Subject: Re: new installation
To: <>
From: David Laight <david@l8s.co.uk>
List: netbsd-help
Date: 02/27/2002 21:38:22
On Wed, Feb 27, 2002 at 03:45:29PM -0500, Thomas Mueller wrote:
> I think FreeBSD and OpenBSD are similar to NetBSD in the way they access the
> hard disk with disklabel rather than primary and logical partitions.  So it
> can be tricky to access a secondary non-BSD hard disk which would naturally
> not have a BSD disklabel.  I don't think one would want to write a BSD
> disklabel on a non-BSD disk, it would likely interfere with something.

ISTR that the freeBSD disklabel describes slices relative to the
partition - so cannot acces all of the disk.

Indeed - you also have to have one of the primary partitions marked
as a netbsd one in order for the disklabel to be found.

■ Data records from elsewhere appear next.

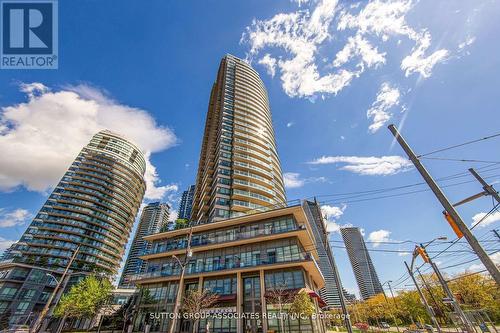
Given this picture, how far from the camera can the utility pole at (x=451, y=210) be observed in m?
6.61

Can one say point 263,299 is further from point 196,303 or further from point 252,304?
point 196,303

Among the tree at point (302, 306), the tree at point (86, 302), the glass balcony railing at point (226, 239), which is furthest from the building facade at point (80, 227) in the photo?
the tree at point (302, 306)

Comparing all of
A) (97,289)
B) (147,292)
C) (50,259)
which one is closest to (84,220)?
(50,259)

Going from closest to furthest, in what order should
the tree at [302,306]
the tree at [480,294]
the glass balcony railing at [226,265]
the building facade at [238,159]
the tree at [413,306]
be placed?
the tree at [302,306], the glass balcony railing at [226,265], the tree at [480,294], the building facade at [238,159], the tree at [413,306]

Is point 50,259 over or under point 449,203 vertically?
over

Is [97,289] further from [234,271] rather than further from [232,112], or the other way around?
[232,112]

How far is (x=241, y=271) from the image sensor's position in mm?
26938

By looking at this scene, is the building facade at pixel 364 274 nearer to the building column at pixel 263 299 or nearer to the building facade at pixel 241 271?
the building facade at pixel 241 271

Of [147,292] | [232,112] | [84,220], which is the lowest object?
[147,292]

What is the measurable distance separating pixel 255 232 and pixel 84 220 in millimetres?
65348

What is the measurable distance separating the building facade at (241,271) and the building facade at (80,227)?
26.3 m

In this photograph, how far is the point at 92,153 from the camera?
8238 cm

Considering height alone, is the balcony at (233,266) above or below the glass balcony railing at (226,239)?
below

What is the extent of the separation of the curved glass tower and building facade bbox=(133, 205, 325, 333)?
4571 centimetres
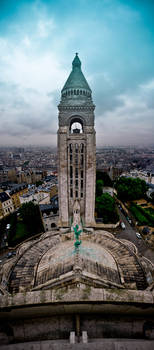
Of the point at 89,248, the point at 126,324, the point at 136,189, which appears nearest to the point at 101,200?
the point at 136,189

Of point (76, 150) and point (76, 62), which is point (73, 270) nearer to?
point (76, 150)

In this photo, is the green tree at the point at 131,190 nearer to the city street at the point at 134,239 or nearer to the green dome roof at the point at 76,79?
the city street at the point at 134,239

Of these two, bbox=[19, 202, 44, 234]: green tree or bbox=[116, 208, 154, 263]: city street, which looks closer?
bbox=[116, 208, 154, 263]: city street

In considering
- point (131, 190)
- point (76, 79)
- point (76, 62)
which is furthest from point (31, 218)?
point (131, 190)

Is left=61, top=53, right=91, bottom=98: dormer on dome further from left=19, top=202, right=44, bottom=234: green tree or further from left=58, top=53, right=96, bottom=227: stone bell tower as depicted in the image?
left=19, top=202, right=44, bottom=234: green tree

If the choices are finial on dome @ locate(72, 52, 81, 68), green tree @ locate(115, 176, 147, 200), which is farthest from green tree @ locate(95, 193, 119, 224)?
finial on dome @ locate(72, 52, 81, 68)

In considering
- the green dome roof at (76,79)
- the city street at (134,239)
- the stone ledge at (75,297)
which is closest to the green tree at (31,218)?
the city street at (134,239)

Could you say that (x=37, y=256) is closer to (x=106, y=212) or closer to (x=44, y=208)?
(x=44, y=208)
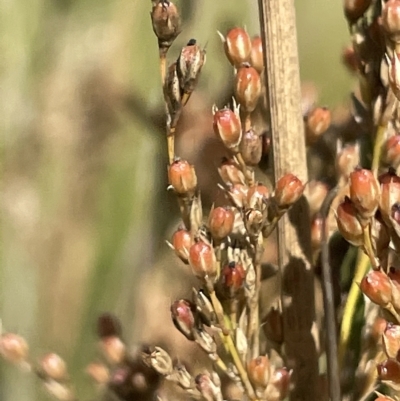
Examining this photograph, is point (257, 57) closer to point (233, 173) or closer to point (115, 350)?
point (233, 173)

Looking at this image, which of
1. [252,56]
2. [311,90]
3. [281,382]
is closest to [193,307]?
[281,382]

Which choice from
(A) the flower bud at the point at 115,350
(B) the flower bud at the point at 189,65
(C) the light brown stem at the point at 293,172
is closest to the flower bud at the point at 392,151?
(C) the light brown stem at the point at 293,172

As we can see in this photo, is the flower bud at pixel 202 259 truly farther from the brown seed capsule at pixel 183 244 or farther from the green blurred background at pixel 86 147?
the green blurred background at pixel 86 147

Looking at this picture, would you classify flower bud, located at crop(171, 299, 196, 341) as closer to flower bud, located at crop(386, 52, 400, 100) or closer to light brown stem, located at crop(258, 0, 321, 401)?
light brown stem, located at crop(258, 0, 321, 401)

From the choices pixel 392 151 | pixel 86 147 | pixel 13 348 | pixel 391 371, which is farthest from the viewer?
pixel 86 147

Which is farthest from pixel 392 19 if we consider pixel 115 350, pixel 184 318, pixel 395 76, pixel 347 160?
pixel 115 350

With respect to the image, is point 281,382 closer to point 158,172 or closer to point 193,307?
point 193,307

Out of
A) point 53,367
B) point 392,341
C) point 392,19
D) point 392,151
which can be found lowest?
point 53,367
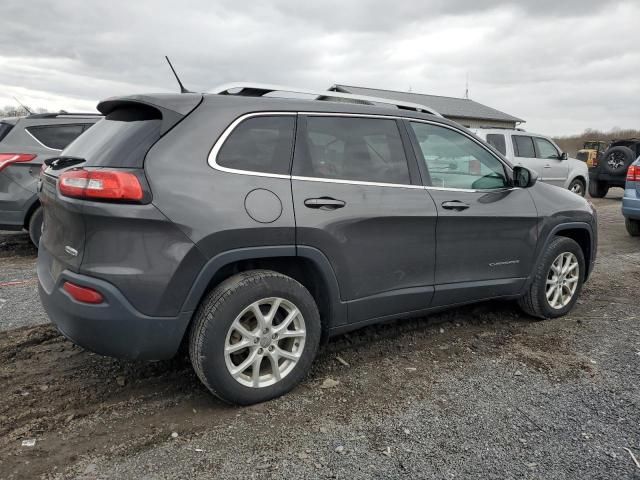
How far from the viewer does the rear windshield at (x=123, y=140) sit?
8.50 feet

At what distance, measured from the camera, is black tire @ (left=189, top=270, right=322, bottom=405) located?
264 cm

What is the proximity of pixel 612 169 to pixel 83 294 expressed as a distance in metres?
14.8

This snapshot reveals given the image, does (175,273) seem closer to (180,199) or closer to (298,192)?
(180,199)

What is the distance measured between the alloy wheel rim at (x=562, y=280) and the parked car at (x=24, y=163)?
223 inches

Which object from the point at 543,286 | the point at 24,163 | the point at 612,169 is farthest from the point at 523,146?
the point at 24,163

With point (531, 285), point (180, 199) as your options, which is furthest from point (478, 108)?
point (180, 199)

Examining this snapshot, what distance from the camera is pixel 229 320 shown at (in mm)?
2662

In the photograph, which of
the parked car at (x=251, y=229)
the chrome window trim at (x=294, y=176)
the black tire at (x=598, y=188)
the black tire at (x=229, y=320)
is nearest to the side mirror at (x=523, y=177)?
the parked car at (x=251, y=229)

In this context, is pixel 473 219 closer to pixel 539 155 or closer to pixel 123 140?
pixel 123 140

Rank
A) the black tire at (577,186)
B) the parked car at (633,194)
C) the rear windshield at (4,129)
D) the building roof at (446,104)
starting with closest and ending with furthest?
the rear windshield at (4,129), the parked car at (633,194), the black tire at (577,186), the building roof at (446,104)

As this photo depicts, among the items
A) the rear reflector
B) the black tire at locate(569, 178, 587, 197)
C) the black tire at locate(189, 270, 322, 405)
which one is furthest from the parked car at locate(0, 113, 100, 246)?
the black tire at locate(569, 178, 587, 197)

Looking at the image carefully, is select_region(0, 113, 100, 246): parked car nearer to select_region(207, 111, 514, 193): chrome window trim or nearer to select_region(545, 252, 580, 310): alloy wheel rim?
select_region(207, 111, 514, 193): chrome window trim

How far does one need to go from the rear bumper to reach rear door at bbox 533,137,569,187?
11.0 m

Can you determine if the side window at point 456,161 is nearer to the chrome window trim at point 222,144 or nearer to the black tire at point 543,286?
the black tire at point 543,286
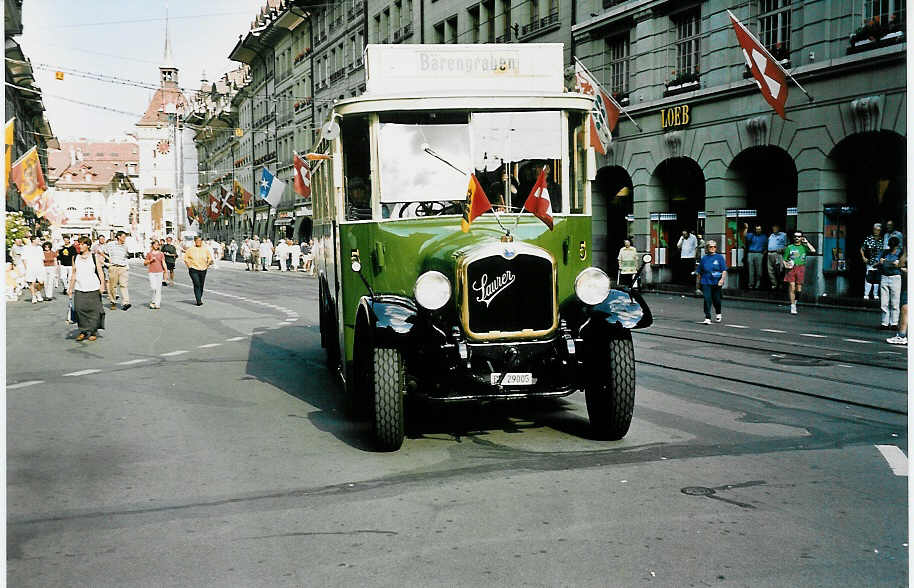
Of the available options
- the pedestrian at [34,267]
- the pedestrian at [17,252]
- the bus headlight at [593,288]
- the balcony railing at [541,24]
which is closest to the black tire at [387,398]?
the bus headlight at [593,288]

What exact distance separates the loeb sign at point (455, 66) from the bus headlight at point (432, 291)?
5.98 feet

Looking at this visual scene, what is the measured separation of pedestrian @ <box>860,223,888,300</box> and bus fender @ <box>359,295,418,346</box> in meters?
11.6

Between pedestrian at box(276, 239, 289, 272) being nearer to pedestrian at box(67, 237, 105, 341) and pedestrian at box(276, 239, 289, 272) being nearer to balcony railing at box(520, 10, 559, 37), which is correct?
balcony railing at box(520, 10, 559, 37)

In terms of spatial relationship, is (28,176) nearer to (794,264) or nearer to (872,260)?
(794,264)

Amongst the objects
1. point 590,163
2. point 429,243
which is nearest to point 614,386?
point 429,243

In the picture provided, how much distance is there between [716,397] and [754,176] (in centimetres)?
2014

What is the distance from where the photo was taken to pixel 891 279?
16031 mm

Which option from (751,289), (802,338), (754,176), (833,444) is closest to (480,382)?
(833,444)

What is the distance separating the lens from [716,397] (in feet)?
31.4

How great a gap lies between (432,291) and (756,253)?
69.3ft

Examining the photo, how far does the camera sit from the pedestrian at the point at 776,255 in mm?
25438

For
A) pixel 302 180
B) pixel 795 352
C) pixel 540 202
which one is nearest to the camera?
pixel 540 202

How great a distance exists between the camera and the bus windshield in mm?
7848

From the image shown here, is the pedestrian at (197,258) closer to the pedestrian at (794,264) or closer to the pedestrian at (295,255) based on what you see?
the pedestrian at (794,264)
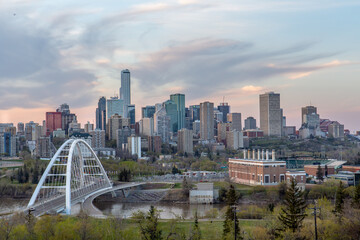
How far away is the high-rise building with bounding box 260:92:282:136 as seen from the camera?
188m

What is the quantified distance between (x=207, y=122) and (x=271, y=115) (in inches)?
1224

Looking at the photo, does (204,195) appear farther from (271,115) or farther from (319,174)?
(271,115)

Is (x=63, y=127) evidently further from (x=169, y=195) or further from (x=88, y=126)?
(x=169, y=195)

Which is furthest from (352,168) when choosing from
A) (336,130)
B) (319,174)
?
(336,130)

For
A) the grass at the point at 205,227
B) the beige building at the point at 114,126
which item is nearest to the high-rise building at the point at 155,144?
the beige building at the point at 114,126

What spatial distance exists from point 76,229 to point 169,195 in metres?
35.3

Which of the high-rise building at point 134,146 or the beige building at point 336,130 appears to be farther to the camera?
the beige building at point 336,130

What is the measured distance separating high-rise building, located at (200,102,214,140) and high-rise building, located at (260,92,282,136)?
2796 cm

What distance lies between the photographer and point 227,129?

There is some odd code to generate wd0[efgh] from the main partitions
if a disklabel cannot be found - but I don't know whether it is
actually useful!
> 
> Possibly a Linux subpartition could be booted from a NetBSD boot prompt with
> something like boot wd0i:vmlinuz,

Only if your linux kernel is in an ffs filesystem, and if the linux kernel
doesn't expect any argument or environment from the loader, and is
loaded to the correct address.

The reverse also won't work.  The NetBSD kernel is passed some paramters
by the boot code.

The NetBSD bootselect code should be able to boot linux though.

> though I am not planning to experiment in
> that regard, and I don't know if Linux could recognize a BSD disklabel if the
> BSD slice didn't have an entry in the MBR.

If the BSD partition doesn't have an entry in the MBR, then it doesn't exist!
I also doubt that linux would know what to do about it anyway.